As with Christopher Nolan’s Dunkirk, which took place in three different timelines portraying the land, sea, and air elements of the evacuation, Oppenheimer is divided into three different narratives woven together. One is a more standard biopic narrative, tracing Robert Oppenheimer’s life from his days as a graduate student, to his time as a physics professor, to his womanizing, to his leading the Manhattan Project, and to his post-war regrets about having unleashed the atomic bomb on the world. Another concerns the 1954 hearing to revoke his security clearance. And yet another involves the 1959 confirmation battle of Lewis Strauss. While I enjoyed the Los Alamos parts of the movie, Nolan, perhaps thinking the story of the Manhattan Project is already well known, seemed more interested in portraying other parts of Oppenheimer’s life. I get that this is supposed to be a movie about Oppenheimer, rather than merely a movie about the development of the bomb, but there is so much focus on the post-war political plot lines that the Los Alamos parts almost become an afterthought. It seems like an odd decision, when given the choice to focus on the world-historical event of the race against the Nazis to get the bomb, to devote so much screen time in a three-hour movie to a commerce-secretary confirmation fight. 

To be clear, there were parts of the movie that were spectacular, especially the mesmerizing sequence portraying the test of the first atomic bomb. The sequence also demonstrates Nolan’s attention to detail. As an example: In the run-up to this movie, I was reading the parts of Richard Feynman’s memoir in which he recounts his experiences in Los Alamos as a young physicist. He tells the story of how, during the Trinity test, he declined to wear dark glasses and instead sat in a car because the windshield would protect him from ultraviolet rays and he would be able to see it with his own eyes. Feynman is a background figure in Oppenheimer, but there is a throwaway moment in which he’s shown sitting in the car during the test and waving off glasses.

But there were other parts that hit me as false notes. The few scenes with Albert Einstein came off as forced. There’s a part where John F. Kennedy is referred to as if he is some sort of obscure senator despite the fact that he came from a prominent family, had a well-publicized war record, and had been runner-up for the Democratic vice-presidential slot in 1956. He may not yet have been a household name in 1959, but certainly a cabinet nominee wouldn’t need to be briefed on who he was. 

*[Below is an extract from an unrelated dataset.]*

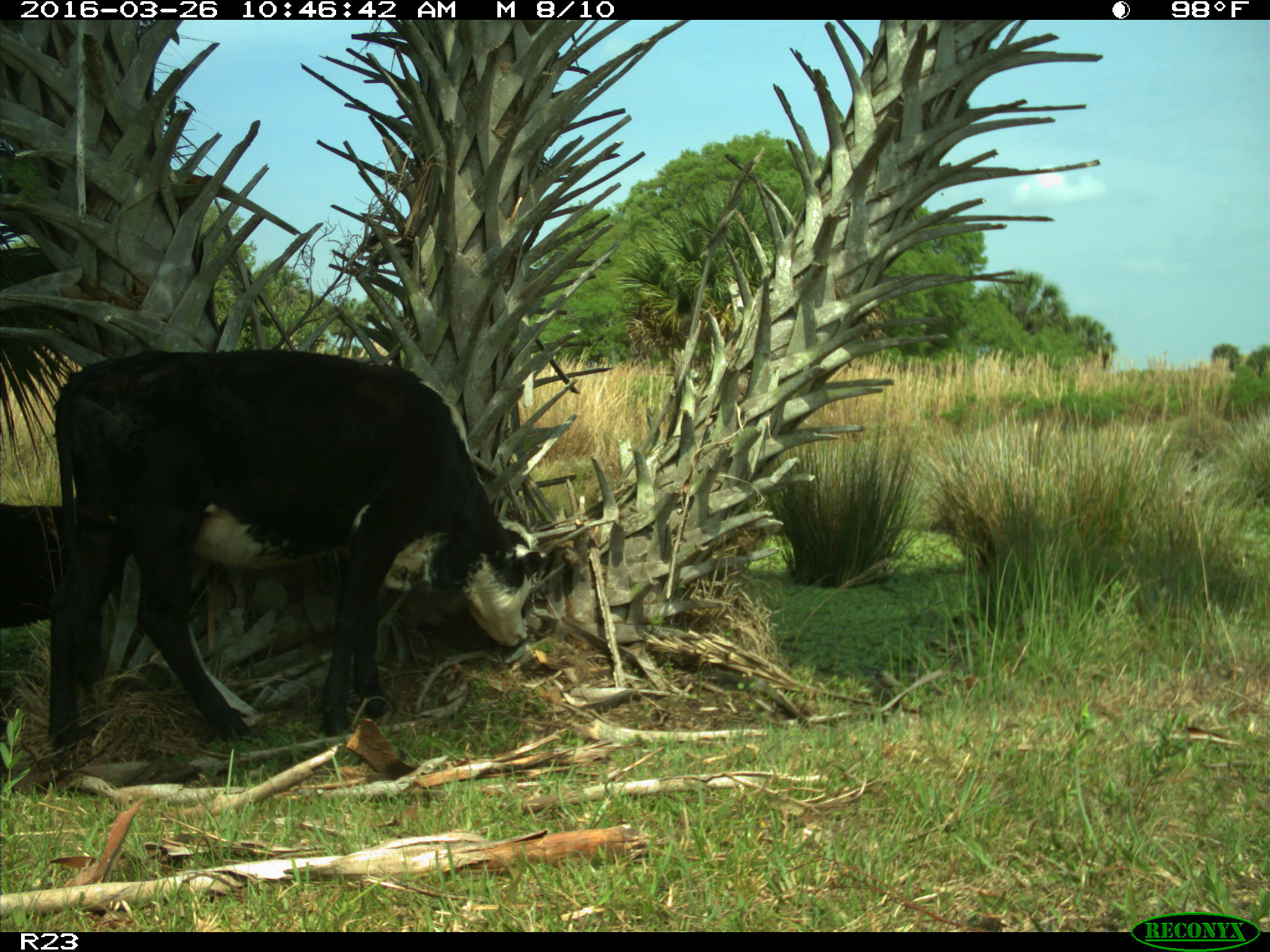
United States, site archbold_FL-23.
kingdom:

As far as the debate over his security clearance, I will give Nolan credit in that it is not portrayed, in the typical Hollywood fashion, as if the suspicions about him were totally unfounded. The film details his extensive associations with communists, Soviet espionage at Los Alamos, his reckless behavior, and his relaxed attitude toward protecting state secrets.

To be clear, I do not share Armond White’s distaste for the film (you can read his full review here). I would still recommend that people see it and that they do so on the big screen. But I also think that it’s been a bit overhyped.